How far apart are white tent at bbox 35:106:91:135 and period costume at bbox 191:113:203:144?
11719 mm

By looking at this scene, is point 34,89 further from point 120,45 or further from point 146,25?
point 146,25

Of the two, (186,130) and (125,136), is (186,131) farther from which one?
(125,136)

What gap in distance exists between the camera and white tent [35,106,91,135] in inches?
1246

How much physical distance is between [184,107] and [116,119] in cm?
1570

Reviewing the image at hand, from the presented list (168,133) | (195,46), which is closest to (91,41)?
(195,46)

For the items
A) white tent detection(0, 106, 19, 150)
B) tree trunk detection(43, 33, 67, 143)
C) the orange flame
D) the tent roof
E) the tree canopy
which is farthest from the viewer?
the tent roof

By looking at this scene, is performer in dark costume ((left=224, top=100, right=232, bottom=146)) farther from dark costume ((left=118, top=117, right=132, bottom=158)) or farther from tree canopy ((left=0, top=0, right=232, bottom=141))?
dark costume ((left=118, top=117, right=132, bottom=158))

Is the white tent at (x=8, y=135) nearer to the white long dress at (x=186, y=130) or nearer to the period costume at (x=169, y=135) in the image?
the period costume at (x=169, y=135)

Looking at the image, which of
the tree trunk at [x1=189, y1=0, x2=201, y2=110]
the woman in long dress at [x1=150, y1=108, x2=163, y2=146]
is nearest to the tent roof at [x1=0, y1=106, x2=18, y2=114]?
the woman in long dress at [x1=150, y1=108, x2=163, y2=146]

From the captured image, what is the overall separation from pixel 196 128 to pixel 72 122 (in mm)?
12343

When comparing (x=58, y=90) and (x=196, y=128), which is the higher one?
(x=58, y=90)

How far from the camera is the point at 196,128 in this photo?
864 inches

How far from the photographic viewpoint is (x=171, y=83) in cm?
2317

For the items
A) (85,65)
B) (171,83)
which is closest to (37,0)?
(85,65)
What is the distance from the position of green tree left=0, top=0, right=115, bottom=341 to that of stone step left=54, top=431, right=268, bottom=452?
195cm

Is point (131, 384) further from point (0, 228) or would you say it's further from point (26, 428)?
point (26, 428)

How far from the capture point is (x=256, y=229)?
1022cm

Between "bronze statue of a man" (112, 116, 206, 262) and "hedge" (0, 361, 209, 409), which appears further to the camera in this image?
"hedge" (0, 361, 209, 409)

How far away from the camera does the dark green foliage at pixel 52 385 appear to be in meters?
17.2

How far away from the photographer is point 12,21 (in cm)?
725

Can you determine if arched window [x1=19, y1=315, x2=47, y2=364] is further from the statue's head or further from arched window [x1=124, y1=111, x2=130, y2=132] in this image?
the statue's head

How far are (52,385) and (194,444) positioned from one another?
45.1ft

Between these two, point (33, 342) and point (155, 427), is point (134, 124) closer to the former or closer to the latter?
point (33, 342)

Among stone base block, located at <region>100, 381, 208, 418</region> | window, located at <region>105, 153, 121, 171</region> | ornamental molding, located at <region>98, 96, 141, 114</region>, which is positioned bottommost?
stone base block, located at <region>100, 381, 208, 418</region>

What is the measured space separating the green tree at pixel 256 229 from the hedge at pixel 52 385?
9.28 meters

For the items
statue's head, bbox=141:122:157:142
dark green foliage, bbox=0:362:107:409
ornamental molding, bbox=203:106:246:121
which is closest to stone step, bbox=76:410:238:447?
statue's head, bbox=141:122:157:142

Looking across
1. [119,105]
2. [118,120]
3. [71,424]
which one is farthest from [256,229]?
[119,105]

#### To do:
Reproduce, word for word, every line starting at the line that contains "Among stone base" and ending with the final line of the entries.

#### Response:
Among stone base block, located at <region>100, 381, 208, 418</region> | window, located at <region>105, 153, 121, 171</region> | ornamental molding, located at <region>98, 96, 141, 114</region>, which is positioned bottommost?
stone base block, located at <region>100, 381, 208, 418</region>

What is the measured space separating the green tree at pixel 256 229 from the hedge at pixel 52 385?
9.28 meters

For the items
statue's head, bbox=141:122:157:142
dark green foliage, bbox=0:362:107:409
ornamental molding, bbox=203:106:246:121
which is closest to stone step, bbox=76:410:238:447?
statue's head, bbox=141:122:157:142

Looking across
1. [119,105]
2. [118,120]
3. [71,424]
which one is farthest from [256,229]?
[119,105]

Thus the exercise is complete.